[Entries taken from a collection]
- - - - - - -

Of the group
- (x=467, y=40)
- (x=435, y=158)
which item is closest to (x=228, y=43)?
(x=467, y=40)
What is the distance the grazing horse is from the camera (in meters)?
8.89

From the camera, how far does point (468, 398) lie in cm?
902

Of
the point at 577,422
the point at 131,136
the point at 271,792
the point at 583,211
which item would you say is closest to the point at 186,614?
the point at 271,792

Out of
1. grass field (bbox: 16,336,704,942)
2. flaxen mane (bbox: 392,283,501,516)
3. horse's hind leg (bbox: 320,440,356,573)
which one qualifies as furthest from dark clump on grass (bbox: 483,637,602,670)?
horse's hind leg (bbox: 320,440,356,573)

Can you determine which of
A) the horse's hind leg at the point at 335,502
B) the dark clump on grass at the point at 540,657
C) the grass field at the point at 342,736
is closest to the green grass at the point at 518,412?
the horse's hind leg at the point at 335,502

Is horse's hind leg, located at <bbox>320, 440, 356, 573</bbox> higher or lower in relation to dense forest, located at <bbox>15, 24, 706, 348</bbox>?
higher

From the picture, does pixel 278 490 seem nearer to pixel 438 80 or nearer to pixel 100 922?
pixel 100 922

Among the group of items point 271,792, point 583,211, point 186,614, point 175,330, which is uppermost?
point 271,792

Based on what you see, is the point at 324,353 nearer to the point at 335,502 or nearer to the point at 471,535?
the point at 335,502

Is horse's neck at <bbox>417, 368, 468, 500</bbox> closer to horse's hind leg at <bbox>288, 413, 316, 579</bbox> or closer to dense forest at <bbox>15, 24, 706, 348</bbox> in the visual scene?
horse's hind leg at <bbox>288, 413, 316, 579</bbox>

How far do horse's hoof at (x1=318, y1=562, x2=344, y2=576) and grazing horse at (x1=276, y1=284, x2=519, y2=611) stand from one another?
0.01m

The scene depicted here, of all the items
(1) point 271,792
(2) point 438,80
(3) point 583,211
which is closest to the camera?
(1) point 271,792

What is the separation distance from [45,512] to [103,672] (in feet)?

- - - - - - -

*TASK INSTRUCTIONS*
Reproduce the data word for word, starting at the line that contains "From the camera, how" and ending with the final line of the data.

*SOLUTION TO THIS TASK*
From the camera, how far does point (468, 398) lie in cm?
902

Of
the point at 577,422
the point at 131,136
the point at 271,792
the point at 583,211
which item would you say is closest to the point at 186,614?
the point at 271,792

Out of
1. grass field (bbox: 16,336,704,942)
2. flaxen mane (bbox: 392,283,501,516)
3. horse's hind leg (bbox: 320,440,356,573)
which one qualifies as furthest from dark clump on grass (bbox: 483,637,602,670)?
horse's hind leg (bbox: 320,440,356,573)

Can you determine which of
A) the horse's hind leg at the point at 335,502
B) the dark clump on grass at the point at 540,657
C) the grass field at the point at 342,736
is closest to the green grass at the point at 518,412?
the horse's hind leg at the point at 335,502

Is horse's hind leg, located at <bbox>320, 440, 356, 573</bbox> higher or lower in relation to dense forest, located at <bbox>15, 24, 706, 348</bbox>?
higher

From the picture, does pixel 278 490 seem nearer to pixel 438 80 or nearer to pixel 100 922?
pixel 100 922

Among the group of items point 271,792, point 583,211, point 186,614, point 175,330, which is uppermost?
point 271,792

Based on what you see, is the point at 324,353 nearer to the point at 335,502 or nearer to the point at 471,535?
the point at 335,502

Is horse's neck at <bbox>417, 368, 468, 500</bbox> closer to horse's hind leg at <bbox>288, 413, 316, 579</bbox> or closer to dense forest at <bbox>15, 24, 706, 348</bbox> in the visual scene?
horse's hind leg at <bbox>288, 413, 316, 579</bbox>

How far do horse's hoof at (x1=318, y1=562, x2=344, y2=576) and grazing horse at (x1=276, y1=284, x2=519, y2=611) stand from one another?
0.01m

The scene depicted here, of all the items
(1) point 271,792
(2) point 438,80
(3) point 583,211
which is closest to the camera?
(1) point 271,792

What is the separation distance from [45,512] to [103,672] (in feet)?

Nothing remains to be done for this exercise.